Remember that Shiny Stuff from earlier? Yeah, well it goes double for painted lines and tar snakes (black asphalt used to fill cracks in the road). Life as a motorcyclist would be grand if we only rode on FIM-approved race tracks and FIA paint lines. Those substances are super-grippy, even when wet. However, we ride in the real world and chances are that any line you encounter on your ride will offer significantly less grip that the pavement next to it. If that painted line or tar snake happens to be wet (or very hot in the case of a tar snake) then it is guaranteed to offer almost zero traction. This means about the same as antifreeze or motor oil … DON’T TRUST IT! Try to cross the lines at an angle, as close to straight-up as you can, and by all means, relax those brakes right before you cross.

2. Don’t Be a Drag!

This one starts out as a little fun, and frequently ends-up as a little time spent in-traction. Scraping the peg feelers can be rewarding for novice to intermediate riders that are beginning to explore the finer points of cornering.
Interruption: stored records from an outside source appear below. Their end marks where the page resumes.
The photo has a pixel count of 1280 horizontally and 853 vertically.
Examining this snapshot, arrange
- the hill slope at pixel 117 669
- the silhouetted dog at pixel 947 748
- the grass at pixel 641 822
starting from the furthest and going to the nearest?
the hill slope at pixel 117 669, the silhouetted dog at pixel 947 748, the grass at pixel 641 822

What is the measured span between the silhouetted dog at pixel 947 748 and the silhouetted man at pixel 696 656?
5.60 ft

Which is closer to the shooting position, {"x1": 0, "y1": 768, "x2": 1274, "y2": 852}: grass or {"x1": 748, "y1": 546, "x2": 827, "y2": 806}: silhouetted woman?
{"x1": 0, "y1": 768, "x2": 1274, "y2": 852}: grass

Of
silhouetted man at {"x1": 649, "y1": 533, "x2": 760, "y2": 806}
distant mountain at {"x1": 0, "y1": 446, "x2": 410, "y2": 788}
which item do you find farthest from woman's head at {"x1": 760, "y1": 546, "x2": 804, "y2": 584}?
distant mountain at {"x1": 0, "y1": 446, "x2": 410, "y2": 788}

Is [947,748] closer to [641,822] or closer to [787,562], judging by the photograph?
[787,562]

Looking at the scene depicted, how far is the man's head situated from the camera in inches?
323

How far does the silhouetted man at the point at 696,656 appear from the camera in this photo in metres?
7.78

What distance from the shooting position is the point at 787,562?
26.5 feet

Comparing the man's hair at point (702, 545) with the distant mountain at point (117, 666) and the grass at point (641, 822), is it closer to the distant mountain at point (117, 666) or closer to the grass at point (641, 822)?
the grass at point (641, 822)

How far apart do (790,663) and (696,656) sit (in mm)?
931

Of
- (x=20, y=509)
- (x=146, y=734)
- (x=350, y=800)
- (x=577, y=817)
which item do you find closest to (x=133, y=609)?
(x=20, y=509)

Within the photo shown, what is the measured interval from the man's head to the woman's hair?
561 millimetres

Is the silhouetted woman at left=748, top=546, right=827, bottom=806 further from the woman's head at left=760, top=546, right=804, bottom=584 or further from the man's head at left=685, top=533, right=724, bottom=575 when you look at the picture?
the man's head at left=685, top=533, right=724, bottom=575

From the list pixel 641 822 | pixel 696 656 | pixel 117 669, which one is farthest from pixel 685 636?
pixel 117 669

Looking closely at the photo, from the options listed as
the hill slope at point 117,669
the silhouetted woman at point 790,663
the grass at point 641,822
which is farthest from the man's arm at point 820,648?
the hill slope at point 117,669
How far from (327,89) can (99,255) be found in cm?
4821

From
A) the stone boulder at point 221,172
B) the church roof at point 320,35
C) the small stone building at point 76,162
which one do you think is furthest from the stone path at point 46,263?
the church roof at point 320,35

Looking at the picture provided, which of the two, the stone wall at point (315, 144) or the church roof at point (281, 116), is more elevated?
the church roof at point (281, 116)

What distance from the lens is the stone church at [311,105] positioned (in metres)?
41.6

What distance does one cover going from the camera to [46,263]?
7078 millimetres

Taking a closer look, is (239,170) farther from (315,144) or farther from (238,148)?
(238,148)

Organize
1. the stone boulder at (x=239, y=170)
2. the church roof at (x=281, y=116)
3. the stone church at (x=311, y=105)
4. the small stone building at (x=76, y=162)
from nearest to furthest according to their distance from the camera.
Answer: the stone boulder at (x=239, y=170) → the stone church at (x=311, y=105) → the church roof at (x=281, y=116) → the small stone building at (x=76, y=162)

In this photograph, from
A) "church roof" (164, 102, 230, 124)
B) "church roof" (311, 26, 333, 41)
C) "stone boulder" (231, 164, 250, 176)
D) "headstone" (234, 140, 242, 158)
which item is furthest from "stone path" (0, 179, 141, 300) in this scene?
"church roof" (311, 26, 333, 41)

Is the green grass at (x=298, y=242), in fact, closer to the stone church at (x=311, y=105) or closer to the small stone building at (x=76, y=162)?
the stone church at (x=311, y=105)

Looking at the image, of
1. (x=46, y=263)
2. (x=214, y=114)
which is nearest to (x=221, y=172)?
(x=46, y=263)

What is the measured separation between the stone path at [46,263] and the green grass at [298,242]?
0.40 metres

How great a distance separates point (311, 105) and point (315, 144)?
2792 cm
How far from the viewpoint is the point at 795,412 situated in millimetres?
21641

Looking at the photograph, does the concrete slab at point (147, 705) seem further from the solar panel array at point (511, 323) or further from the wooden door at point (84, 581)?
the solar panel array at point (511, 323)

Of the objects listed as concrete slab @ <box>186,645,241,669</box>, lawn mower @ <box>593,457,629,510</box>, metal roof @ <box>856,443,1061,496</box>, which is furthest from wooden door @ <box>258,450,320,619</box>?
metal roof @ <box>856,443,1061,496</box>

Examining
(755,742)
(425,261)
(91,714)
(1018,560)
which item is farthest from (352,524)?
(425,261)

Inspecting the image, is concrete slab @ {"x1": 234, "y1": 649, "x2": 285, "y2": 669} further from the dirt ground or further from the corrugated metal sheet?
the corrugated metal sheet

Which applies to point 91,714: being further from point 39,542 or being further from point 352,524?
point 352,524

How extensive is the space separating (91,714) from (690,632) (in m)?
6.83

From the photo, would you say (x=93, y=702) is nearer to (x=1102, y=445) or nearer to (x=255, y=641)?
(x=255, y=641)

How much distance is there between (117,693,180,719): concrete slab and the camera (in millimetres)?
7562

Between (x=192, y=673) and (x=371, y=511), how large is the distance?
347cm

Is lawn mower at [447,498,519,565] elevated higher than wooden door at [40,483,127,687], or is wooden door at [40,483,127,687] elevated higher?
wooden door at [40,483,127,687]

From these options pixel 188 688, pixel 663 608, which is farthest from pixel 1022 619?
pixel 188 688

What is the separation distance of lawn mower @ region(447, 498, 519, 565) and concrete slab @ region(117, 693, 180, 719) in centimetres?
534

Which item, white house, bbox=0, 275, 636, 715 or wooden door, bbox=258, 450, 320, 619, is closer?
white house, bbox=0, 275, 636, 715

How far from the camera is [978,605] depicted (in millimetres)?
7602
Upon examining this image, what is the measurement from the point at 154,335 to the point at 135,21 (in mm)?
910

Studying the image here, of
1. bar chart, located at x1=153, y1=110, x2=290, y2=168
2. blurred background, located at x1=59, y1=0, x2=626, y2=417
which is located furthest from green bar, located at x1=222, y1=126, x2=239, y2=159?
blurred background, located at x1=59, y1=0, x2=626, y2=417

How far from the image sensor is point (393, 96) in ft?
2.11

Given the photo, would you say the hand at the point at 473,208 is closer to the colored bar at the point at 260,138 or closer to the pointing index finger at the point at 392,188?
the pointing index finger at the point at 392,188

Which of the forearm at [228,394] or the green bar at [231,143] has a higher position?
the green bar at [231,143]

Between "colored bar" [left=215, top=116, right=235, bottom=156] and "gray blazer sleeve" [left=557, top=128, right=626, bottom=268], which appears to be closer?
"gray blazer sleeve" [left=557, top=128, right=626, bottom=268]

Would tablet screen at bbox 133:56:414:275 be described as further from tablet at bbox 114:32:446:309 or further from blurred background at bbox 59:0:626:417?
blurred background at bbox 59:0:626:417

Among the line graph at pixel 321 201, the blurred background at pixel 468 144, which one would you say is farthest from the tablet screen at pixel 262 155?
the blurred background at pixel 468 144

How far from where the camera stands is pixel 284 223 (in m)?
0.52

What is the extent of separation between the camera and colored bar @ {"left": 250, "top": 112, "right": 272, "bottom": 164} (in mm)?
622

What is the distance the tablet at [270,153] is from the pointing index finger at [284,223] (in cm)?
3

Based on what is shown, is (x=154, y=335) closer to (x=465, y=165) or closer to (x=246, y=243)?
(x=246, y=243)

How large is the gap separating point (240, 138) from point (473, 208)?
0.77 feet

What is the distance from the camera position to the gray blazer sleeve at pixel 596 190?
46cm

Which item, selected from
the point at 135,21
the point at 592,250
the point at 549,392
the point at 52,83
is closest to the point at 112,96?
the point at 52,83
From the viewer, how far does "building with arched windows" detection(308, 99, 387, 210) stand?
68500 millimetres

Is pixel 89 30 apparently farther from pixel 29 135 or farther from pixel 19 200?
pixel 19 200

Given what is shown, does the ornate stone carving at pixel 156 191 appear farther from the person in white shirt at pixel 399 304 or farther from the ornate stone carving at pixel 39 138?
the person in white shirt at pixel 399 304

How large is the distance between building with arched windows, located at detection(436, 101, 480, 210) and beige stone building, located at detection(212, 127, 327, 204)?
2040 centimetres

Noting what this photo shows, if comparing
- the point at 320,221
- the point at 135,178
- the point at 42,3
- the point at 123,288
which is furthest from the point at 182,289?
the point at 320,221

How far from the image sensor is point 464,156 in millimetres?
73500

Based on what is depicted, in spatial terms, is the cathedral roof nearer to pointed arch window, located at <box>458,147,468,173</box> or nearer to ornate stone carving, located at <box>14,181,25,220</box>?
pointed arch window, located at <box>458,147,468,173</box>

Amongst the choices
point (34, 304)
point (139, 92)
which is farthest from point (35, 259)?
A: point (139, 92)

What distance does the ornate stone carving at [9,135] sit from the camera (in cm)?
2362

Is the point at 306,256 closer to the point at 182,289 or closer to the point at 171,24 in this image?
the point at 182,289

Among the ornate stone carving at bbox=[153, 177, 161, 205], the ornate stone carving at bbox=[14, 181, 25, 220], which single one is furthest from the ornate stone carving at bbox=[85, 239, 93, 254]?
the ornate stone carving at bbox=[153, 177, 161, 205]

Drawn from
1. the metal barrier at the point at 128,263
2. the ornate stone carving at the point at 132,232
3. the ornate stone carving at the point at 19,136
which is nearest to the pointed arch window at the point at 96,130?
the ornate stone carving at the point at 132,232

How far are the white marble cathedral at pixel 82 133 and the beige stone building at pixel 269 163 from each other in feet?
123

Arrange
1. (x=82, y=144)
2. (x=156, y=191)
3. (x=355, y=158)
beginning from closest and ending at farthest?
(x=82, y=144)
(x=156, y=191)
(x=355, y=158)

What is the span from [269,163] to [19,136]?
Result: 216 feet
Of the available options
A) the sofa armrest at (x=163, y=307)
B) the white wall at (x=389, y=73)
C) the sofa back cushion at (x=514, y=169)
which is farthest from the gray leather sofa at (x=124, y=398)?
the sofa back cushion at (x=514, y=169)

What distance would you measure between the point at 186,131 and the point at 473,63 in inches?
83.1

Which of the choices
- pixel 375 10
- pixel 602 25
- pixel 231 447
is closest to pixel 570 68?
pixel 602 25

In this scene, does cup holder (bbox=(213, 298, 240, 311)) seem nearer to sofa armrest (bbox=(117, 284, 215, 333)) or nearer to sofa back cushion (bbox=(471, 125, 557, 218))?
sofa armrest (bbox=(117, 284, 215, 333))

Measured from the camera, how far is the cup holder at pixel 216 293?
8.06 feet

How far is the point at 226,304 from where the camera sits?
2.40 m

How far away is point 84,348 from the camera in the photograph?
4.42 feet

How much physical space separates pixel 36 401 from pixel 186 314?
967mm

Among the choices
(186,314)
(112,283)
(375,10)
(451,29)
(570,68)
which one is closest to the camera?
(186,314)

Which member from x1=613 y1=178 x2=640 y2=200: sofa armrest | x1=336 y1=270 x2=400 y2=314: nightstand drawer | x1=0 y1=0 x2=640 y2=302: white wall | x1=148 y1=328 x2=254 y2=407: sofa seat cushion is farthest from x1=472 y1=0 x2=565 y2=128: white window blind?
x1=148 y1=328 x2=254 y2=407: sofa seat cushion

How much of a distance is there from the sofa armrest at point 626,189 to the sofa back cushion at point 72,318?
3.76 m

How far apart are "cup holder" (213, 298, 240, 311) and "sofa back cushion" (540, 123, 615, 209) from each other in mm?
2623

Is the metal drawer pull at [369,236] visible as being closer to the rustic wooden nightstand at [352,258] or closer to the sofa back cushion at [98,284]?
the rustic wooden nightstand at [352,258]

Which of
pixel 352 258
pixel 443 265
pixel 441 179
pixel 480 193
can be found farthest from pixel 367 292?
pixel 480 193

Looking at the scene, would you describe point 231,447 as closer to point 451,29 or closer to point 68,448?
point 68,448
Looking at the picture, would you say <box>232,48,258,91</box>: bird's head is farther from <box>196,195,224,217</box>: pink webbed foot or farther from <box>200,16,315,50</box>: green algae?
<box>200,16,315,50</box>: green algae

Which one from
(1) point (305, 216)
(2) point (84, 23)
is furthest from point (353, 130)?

But don’t get too cocky! There is a fine line between a few sparks and a whole lot of sparks, and the latter is very bad. While stock pegs and floorboards fold, eventually something hard is going to touch down, and if you don’t or can’t immediately lessen your lean angle, that hard part is going to start levering your rear and/or front contact patches away from the pavement. How do you know when you’ve reached that point? Most of the time you don’t … not until you low- or worse high-side. Pay attention kids, this one catches all sorts of riders out, myself included.

1. Designated Crasher

This one should be well and truly beaten into all of our heads by now. Drinking and riding, or otherwise riding under the influence, is just about the dumbest thing you can do on a bike. Some of you may say: “Yeah but I’ll only be hurting myself” Wrong. At moderate speeds, a narrow motorcycle can simply devastate the interior of a car if it hits at the right (wrong) angle. You might even be thrown over the car entirely and assuming you are wearing gear (doubtful if you’re stupid enough to drink and ride in the first place) you could even escape unscathed. Meanwhile your 4+ gallons of tank/gasoline has just detonated inside the right-rear window, turning the incident into a horrific scene for a former family of four. Sorry to play nanny on this one, but it has to be said. A drunk motorcyclist is as much danger to the rest of society as any other drunk driver.